RECORDS FOR PROCESSING
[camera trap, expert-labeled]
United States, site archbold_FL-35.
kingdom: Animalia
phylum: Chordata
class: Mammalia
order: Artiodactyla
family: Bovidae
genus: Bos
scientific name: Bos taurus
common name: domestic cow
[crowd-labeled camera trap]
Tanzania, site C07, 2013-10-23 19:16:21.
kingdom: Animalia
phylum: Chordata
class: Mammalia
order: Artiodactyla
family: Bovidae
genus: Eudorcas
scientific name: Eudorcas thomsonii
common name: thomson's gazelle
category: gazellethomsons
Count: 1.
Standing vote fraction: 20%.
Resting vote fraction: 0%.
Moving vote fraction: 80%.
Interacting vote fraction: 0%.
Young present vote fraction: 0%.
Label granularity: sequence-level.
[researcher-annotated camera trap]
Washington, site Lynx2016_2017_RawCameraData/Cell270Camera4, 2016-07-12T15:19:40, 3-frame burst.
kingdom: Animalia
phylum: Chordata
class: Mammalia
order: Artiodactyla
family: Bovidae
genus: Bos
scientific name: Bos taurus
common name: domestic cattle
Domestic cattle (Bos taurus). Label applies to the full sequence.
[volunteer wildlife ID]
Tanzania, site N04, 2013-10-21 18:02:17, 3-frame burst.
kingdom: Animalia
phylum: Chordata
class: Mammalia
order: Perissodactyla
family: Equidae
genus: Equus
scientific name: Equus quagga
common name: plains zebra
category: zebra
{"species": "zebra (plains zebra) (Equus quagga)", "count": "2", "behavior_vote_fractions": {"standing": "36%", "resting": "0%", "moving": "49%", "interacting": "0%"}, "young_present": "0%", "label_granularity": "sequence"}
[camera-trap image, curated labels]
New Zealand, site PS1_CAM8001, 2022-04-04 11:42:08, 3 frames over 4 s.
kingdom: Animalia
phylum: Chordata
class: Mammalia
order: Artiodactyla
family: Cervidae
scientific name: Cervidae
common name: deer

TO DO
Each line of the data must be returned exactly.

SOLUTION TO THIS EXERCISE
[camera trap, expert-labeled]
United States, site archbold_FL-35.
kingdom: Animalia
phylum: Chordata
class: Mammalia
order: Artiodactyla
family: Bovidae
genus: Bos
scientific name: Bos taurus
common name: domestic cow
[crowd-labeled camera trap]
Tanzania, site C07, 2013-10-23 19:16:21.
kingdom: Animalia
phylum: Chordata
class: Mammalia
order: Artiodactyla
family: Bovidae
genus: Eudorcas
scientific name: Eudorcas thomsonii
common name: thomson's gazelle
category: gazellethomsons
Count: 1.
Standing vote fraction: 20%.
Resting vote fraction: 0%.
Moving vote fraction: 80%.
Interacting vote fraction: 0%.
Young present vote fraction: 0%.
Label granularity: sequence-level.
[researcher-annotated camera trap]
Washington, site Lynx2016_2017_RawCameraData/Cell270Camera4, 2016-07-12T15:19:40, 3-frame burst.
kingdom: Animalia
phylum: Chordata
class: Mammalia
order: Artiodactyla
family: Bovidae
genus: Bos
scientific name: Bos taurus
common name: domestic cattle
Domestic cattle (Bos taurus). Label applies to the full sequence.
[volunteer wildlife ID]
Tanzania, site N04, 2013-10-21 18:02:17, 3-frame burst.
kingdom: Animalia
phylum: Chordata
class: Mammalia
order: Perissodactyla
family: Equidae
genus: Equus
scientific name: Equus quagga
common name: plains zebra
category: zebra
{"species": "zebra (plains zebra) (Equus quagga)", "count": "2", "behavior_vote_fractions": {"standing": "36%", "resting": "0%", "moving": "49%", "interacting": "0%"}, "young_present": "0%", "label_granularity": "sequence"}
[camera-trap image, curated labels]
New Zealand, site PS1_CAM8001, 2022-04-04 11:42:08, 3 frames over 4 s.
kingdom: Animalia
phylum: Chordata
class: Mammalia
order: Artiodactyla
family: Cervidae
scientific name: Cervidae
common name: deer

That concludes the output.